Tesco's sales have slumped into negative territory in Britain for the first time in 20 years, as its chief executive said customers were "struggling to make ends meet".
Phil Clarke, who took over from Sir Terry Leahy six months ago, admitted that the company had "not been on the front foot" as he published a good set of results that were knocked by a poor performance in Britain and its stuttering move into banking.
Higher prices, especially the substantially higher cost of petrol and utility bills, have meant that many British shoppers were reluctant to drive to large out-of-town superstores.

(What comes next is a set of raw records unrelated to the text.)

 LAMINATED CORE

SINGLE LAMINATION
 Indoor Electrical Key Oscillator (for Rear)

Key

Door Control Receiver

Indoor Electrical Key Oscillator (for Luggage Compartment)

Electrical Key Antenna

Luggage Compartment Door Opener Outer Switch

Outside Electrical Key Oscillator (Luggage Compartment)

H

The company said that its petrol sales had increased by £750m in the first half, compared with the same period a year ago, but nearly all of the increase was down to inflation, driven by higher prices and higher duty. "That's extraordinary," said Mr Clarke, "that's £750m that could be spent in shops or paying off credit cards."
Consumers have also noticeably cut back on non-essential household items. The company's non-food sales – an increasingly important part of its business in recent years as it has eaten into the market share of the likes of Argos and Dixons Retail – fell by 4.8pc during the first half.
Mr Clarke said consumer confidence had deteriorated in recent weeks: "I can remember bringing up a family in the late 1980s and early 1990s and it was pretty tough then when interest rates rocketed. It was bad. It feels like that. But it's different because of the global economic system – every time you open a newspaper, look at a news website, watch the television, consumers are being continually reminded that things could be more difficult next week; confidence is being harmed."
British sales excluding new store space, VAT and petrol were down 0.9pc in the three months to August 27, with sales volumes falling by an even greater amount.
This is the worst performance for 20 years. During the 1992 recession, sales volumes fell by 1pc during its first half.
Despite the sales fall, UK profits increased by 4.5pc and group profits moved up by 12.1pc to £1.88bn on total sales of £35.5bn, an increase of 8.8pc. The company has been boosted by cutting its losses in America and increased market share in Thailand and the Czech Republic.
The real disappointment came from its banking operation, which the company took full control of from RBS, its joint-venture partner. The switch to Tesco's own platforms caused serious teething problems, with customers locked out of their online accounts.
Tesco was also forced to increase its provisions for missold payment protection insurance (PPI) – a scandal that hit nearly all banks – sending trading profits at the division down 66pc to £44m.
Most analysts were happy that the solid growth in Tesco's international business more than offset its difficulties in the UK.
Jonathan Pritchard at Oriel Securities said: "The PPI and IT-based problems at the bank are irritants rather than fundamental problems and thus we do have to downgrade headline PBT numbers today, but we feel as though momentum in the food retailing side of Tesco is on the turn."
Mr Clarke said the "Big Price Drop" campaign, which started last week in its British stores would make a genuine difference to struggling customers, contrary to rivals' claims that it is a marketing gimmick. He said lower prices on food such as milk and mince would keep inflation to just a quarter of the official rate, which last month ran at 6.2pc. "There's no smoke and there aren't any mirrors," he said, adding that the initiative put Tesco "back on the front foot".
The interim dividend of 4.63p, up 5.9pc, will be paid on December 23. Tesco shares climbed 13.15 to 393.25p.